Dans les directives accompagnant le plan « Rester au Mexique », le gouvernement des États-Unis a donné pour instruction à ses fonctionnaires d’agir dans le respect de l’obligation de non-refoulement et a demandé au gouvernement mexicain de lui donner l’assurance que les autorités mexicaines feraient de même[6]. Dans le même temps, le gouvernement a mis en place une procédure spéciale visant à évaluer si les demandeurs d'asile soumis au plan « Rester au Mexique » risqueraient de subir de graves violations de leurs droits fondamentaux au Mexique. Or, cette procédure est loin de reprendre les garanties procédurales prévues par la Loi sur l'immigration et la nationalité et par d’autres dispositions du droit des États-Unis ; en particulier, les demandeurs d'asile soumis au plan « Rester au Mexique » ne peuvent ni consulter un avocat, ni faire appel[7]. Il est expressément demandé aux agents du Service de la citoyenneté et de l’immigration chargés de cette évaluation de tenir compte des assurances diplomatiques données par le Mexique.[8]

De plus, dans la pratique, il apparaît que les autorités des États-Unis n’appliquent pas cette procédure d’évaluation aux personnes concernées avant de les renvoyer au Mexique et, dans certains cas, ne tiennent pas des craintes qu’elles expriment face à un retour au Mexique.

Amnistie internationale reste préoccupée par le fait que des demandeurs d'asile à la frontière qui souhaitent faire valoir leur demande sont renvoyés au Mexique sans évaluation approfondie des risques de violations graves de leurs droits fondamentaux dans ce pays, le plan « Rester au Mexique » reposant sur le présupposé selon lequel le Mexique est un pays « sûr » aux fins du transfert de demandeurs d'asile non mexicains.

§ **DONNÉES DE L'EXERCICE**:

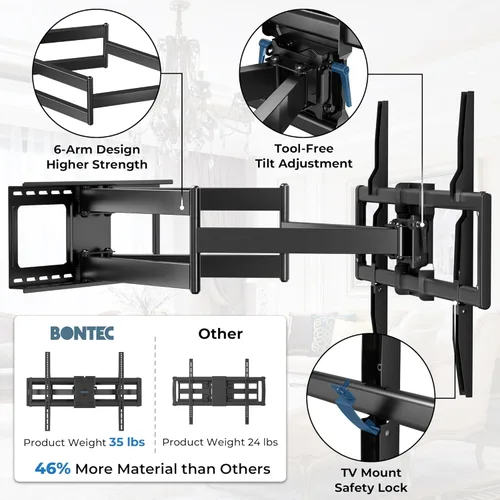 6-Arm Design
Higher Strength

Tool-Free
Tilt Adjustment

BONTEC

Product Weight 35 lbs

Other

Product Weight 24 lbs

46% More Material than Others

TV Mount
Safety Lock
--
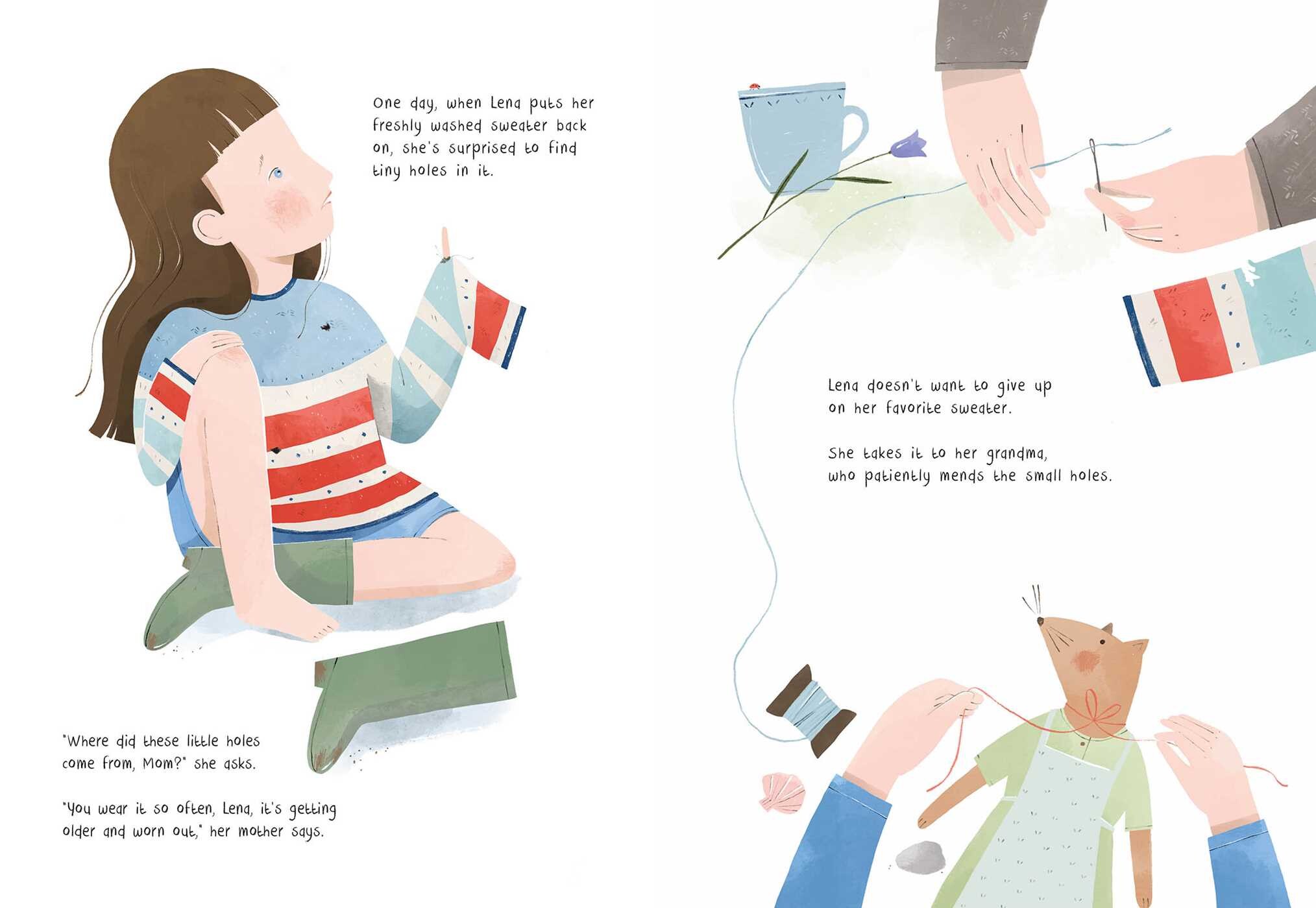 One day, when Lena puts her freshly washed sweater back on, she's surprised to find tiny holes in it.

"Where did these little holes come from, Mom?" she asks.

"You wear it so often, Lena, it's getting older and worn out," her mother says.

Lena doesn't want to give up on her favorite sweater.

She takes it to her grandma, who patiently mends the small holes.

§ **CONSIGNE 1**:
Recopiez le passage de l'extrait commençant par « Amnistie internationale reste » et se terminant par « d'asile non mexicains. », en changeant « préoccupée » en « inquiète ».
§ **CONSIGNE 2**:
Répondez brièvement aux questions suivantes d'après l'extrait.
(a) Quelle assurance le gouvernement des États-Unis a-t-il demandée au gouvernement mexicain ?
(b) Quelles sont les deux choses que les demandeurs d'asile soumis au plan « Rester au Mexique » ne peuvent pas faire ?
(c) Sur quel présupposé repose le plan « Rester au Mexique » ?

§ **RÉPONSE 1**:
Amnistie internationale reste inquiète par le fait que des demandeurs d'asile à la frontière qui souhaitent faire valoir leur demande sont renvoyés au Mexique sans évaluation approfondie des risques de violations graves de leurs droits fondamentaux dans ce pays, le plan « Rester au Mexique » reposant sur le présupposé selon lequel le Mexique est un pays « sûr » aux fins du transfert de demandeurs d'asile non mexicains.

§ **RÉPONSE 2**:
(a) L'assurance que les autorités mexicaines agiraient, elles aussi, dans le respect de l'obligation de non-refoulement.
(b) Ils ne peuvent ni consulter un avocat, ni faire appel.
(c) Sur le présupposé selon lequel le Mexique est un pays « sûr » aux fins du transfert de demandeurs d'asile non mexicains.